İnsanın İrade ve Zaman bilinci
Hamdolsun sayısız nimetleri gök ve yer sofrasından insana sunan Rabbimize ki, O, insana zaman, mekan ve irade üçgeninde lütufta bulunmuştur. Lütuflarından en büyüğü ise insana kendi cinsinden peygamber göndermesidir.
Ve gönderdiği ahir zaman peygamberi Muhammed Mustafa'ya salâtu selâm, tahiyyâtu ikram olsun.

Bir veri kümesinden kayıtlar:
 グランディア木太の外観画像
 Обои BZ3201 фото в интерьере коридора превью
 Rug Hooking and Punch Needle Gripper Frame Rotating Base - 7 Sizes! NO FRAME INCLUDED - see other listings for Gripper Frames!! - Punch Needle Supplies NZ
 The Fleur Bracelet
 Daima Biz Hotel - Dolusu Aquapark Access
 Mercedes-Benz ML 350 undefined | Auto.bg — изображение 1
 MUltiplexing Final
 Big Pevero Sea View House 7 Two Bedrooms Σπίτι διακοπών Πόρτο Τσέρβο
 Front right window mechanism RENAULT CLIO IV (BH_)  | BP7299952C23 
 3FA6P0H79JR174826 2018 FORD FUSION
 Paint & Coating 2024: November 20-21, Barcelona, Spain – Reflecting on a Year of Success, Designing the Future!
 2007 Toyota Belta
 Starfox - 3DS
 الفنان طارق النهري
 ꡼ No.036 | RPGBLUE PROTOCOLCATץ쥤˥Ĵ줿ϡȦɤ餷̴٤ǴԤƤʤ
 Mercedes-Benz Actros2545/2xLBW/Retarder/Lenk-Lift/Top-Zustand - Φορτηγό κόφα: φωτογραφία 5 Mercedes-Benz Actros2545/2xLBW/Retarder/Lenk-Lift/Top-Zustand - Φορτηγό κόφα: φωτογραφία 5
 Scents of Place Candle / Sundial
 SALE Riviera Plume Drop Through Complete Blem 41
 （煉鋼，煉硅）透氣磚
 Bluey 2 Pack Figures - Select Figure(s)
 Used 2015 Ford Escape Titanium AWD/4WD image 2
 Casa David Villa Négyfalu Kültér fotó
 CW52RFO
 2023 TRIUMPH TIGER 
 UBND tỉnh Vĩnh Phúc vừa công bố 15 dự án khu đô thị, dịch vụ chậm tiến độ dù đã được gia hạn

Alıştırmalar:
1. İrade ve zaman bilinci üzerine okuma parçasına göre şu soruları cevaplayın:
(a) Rab insana hangi üçgende lütufta bulunmuştur?
(b) Lütuflarından en büyüğü nedir?
(c) Ahir zaman peygamberinin adı nedir?
2. İrade ve zaman bilinci üzerine okuma parçasının devamını yazın.
Bu kayıtlara ihtiyacınız yok.

Cevap Anahtarı:
1.
(a) Zaman, mekan ve irade üçgeninde.
(b) İnsana kendi cinsinden peygamber göndermesi.
(c) Muhammed Mustafa.

2.
Varlıklar içerisinde insan, düşünüp taşınıp karar verip kararını uygulama iradesi gösterebilme kabiliyetindedir. Bu düşünme ve iradesi ile, diğer varlıklara belli bir oranda tasarruf edebilme imkanına kavuşmaktadır ki, insan düşünce ve iradesinin bilim ve tekniği bugün hangi seviyelere getirdiği ortadadır. İnsan elbette kendine bahşedilen kabiliyetleri kullanacak ve bir taraftan yaşam kalitesini artırırken, bir taraftan da kendini savunma kabiliyetini geliştirecektir. Bu zaten ilk insandan bugüne öyle olagelmiş kıyamete kadar da öyle gidecektir.
Ancak insanın serüveni Habil ve Kabil çağından beri iki mecradan gelişmektedir. Hakikat ve Batıl mecrası. O çağdan bugüne, insanlık tarihi bu iki mecranın birbiriyle kapışması ile sürüp gelmiştir.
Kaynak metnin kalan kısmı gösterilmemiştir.